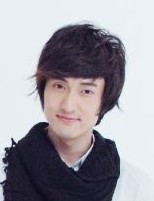 爱情是从告白开始的演员表王传君剧照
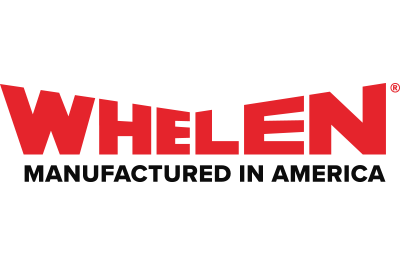 Whelen Engineering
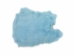Dyed Rabbt Skin: Baby Blue - 188-D-11 (Y2FRJ)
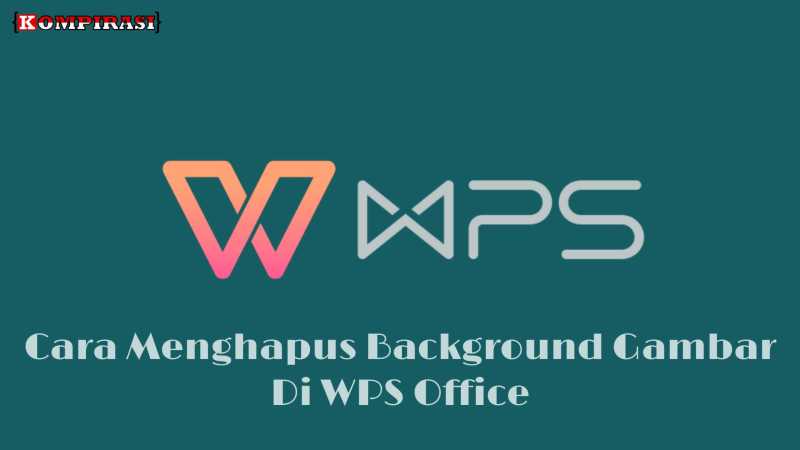 Cara Edit File Pdf Di Android Dengan Wps Office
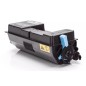 Toner compatible Kyocera TK3110 noir - Remplace 1T02MT0NL0/1T02MT0NLV/1T02MT0NLS Toner compatible Kyocera TK3110 noir - Remplace 1T02MT0NL0/1T02MT0NLV/1T02MT0NLS
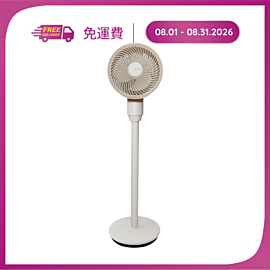 Quạt tuần hoàn PJ-CD603V-C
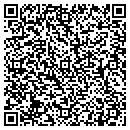 QR code with Dollar Tree contacts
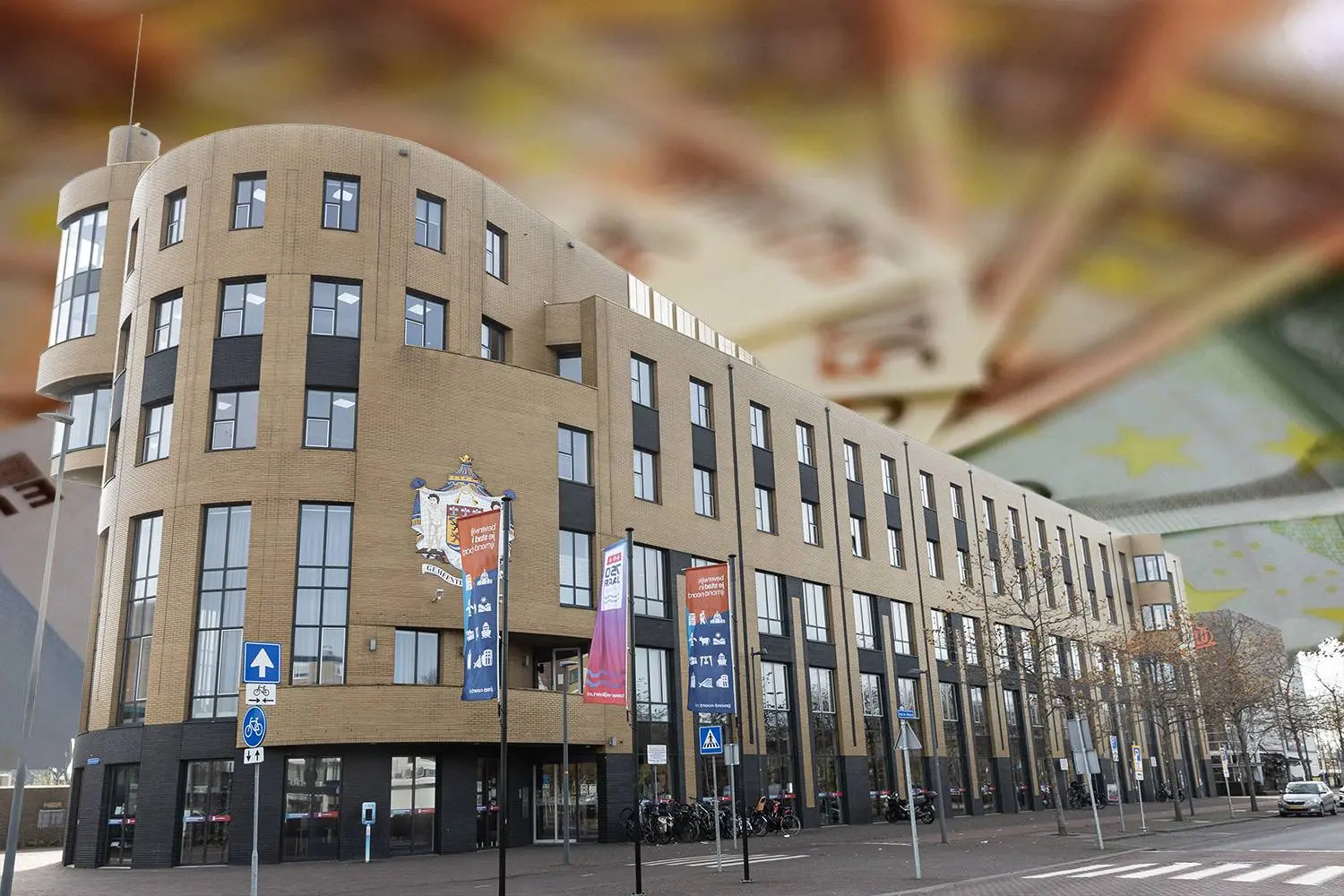 moerschy-money-1033647 kopie begroting Beverwijk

----------------------------------------

PROBLEM TO SOLVE:
Print every line of the data above word for word, leaving out the pictures.

FINAL ANSWER:
 爱情是从告白开始的演员表王传君剧照
 Whelen Engineering
Dyed Rabbt Skin: Baby Blue - 188-D-11 (Y2FRJ)
 Cara Edit File Pdf Di Android Dengan Wps Office
 Toner compatible Kyocera TK3110 noir - Remplace 1T02MT0NL0/1T02MT0NLV/1T02MT0NLS Toner compatible Kyocera TK3110 noir - Remplace 1T02MT0NL0/1T02MT0NLV/1T02MT0NLS
 Quạt tuần hoàn PJ-CD603V-C
 QR code with Dollar Tree contacts
 moerschy-money-1033647 kopie begroting Beverwijk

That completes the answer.